2. Only results of financial operations are split per share. Results of personal effort by the shareholders are split evenly; they are socii pro aequa parte of Justinian’s legislation.

3. Expensive items, as explained in the parallel text.

4. Mishnah Baba qama 4:1. Ex. 21:35 decrees that if an ox kills another ox, the owner of the attacking animal and the owner of the victim become co-owners of both the living and the dead animal.

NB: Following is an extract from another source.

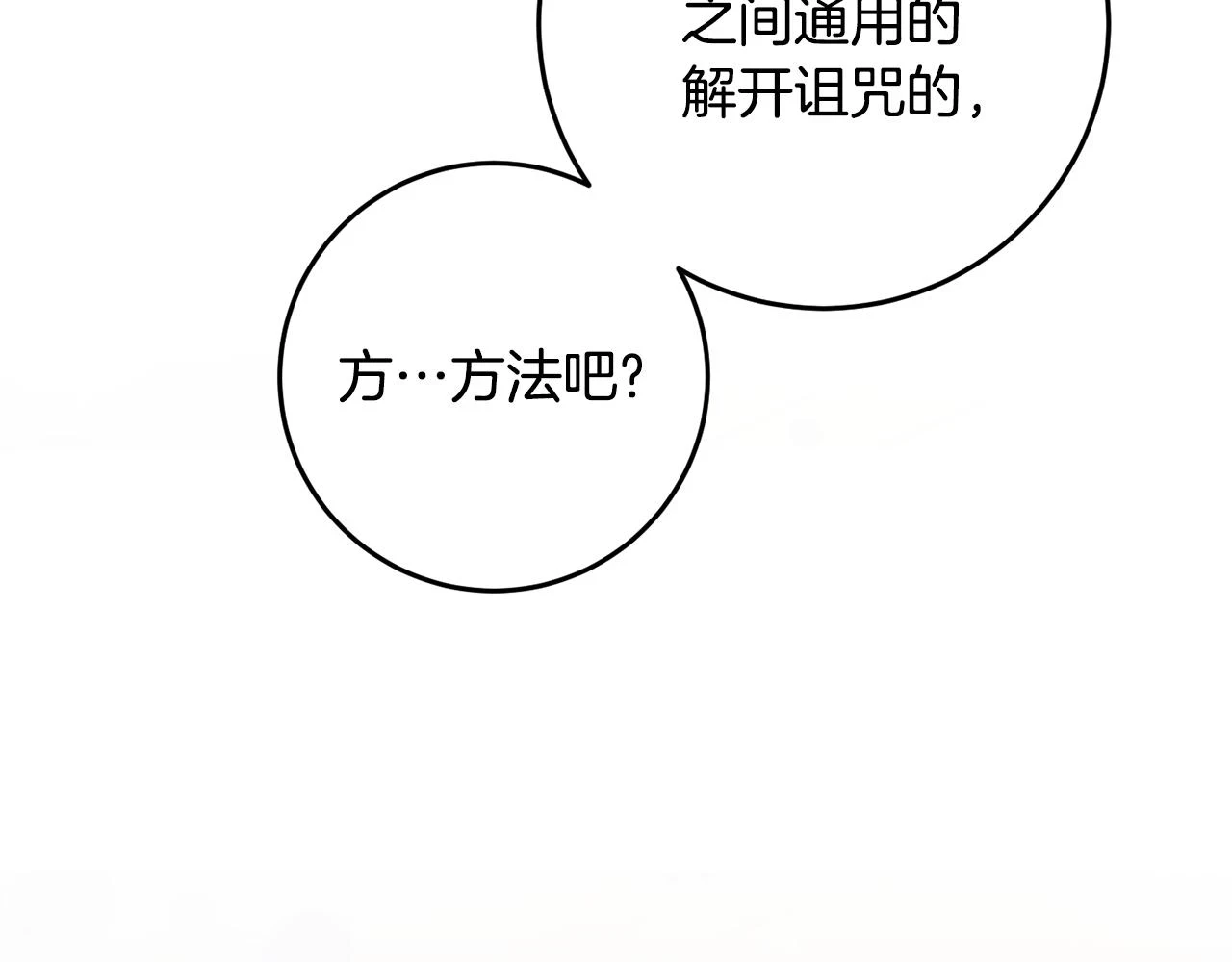 第31话 解开咒语的办法 第24页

If the attacking ox attacks another one before it can be slaughtered, its co-owners now become co-owners with the owner of the second victim. The case quoted in the Mishnah is about an ox worth 200 zuz which attacks three oxen, each of which was worth 200 zuz but whose carcasses are not worth anything after the attack. Then the owner of the ox which was killed last takes half the combined value of the attacker and its victim as prescribed in the verse, 100 zuz. The owner of the second ox has a claim of 50% of the value of the combined value of the attacker and its victim. But since only 100 zuz remain of the value of the attacker and the victim is not worth anything, the second owner gets only 50 zuz. By the same argument, the owner of the first ox gets 25 zuz, the same amount as the owner of the attacker retains.

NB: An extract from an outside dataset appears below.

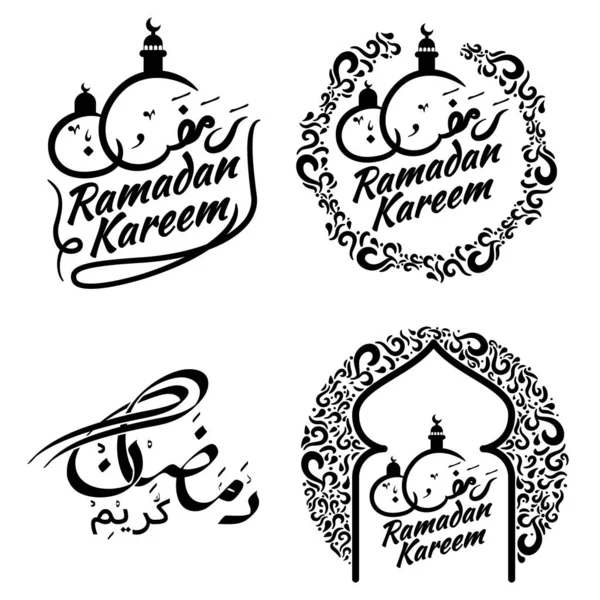 Beautiful Ramadan Kareem Arabic Calligraphy Vector Illustration Set — Stock Vector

5. R. Ze‘ira interprets the Mishnah in Baba qama that in the company created by the attacking ox, the owner of the third victim contributed 200, the owner of the second 100, the owners of the first and of the attacker 50 each, and 50% of the value was lost as prescribed in the verse. Therefore, the Mishnah precribes proportional appropriations for a case which is not a financial operation; the Mishnah in Ketubot can be interpreted that in a company, all gains and losses have to be distributed in proportion to the capital invested.

6. Since in money matters, biblical law is not prescriptive.

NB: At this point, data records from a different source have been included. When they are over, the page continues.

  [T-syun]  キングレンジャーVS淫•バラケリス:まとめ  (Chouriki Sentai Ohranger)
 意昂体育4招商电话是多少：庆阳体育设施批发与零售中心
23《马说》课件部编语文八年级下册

7. Since R. Ze‘ira is the later and higher authority, the Yerushalmi decides that all distributions must be proportional. The Babli, 93b, quotes the opinion attributed here to R. Eleazar in the name of Samuel as interpreted by Rav Hamnuna, it clearly decides that all distributions must be split equally.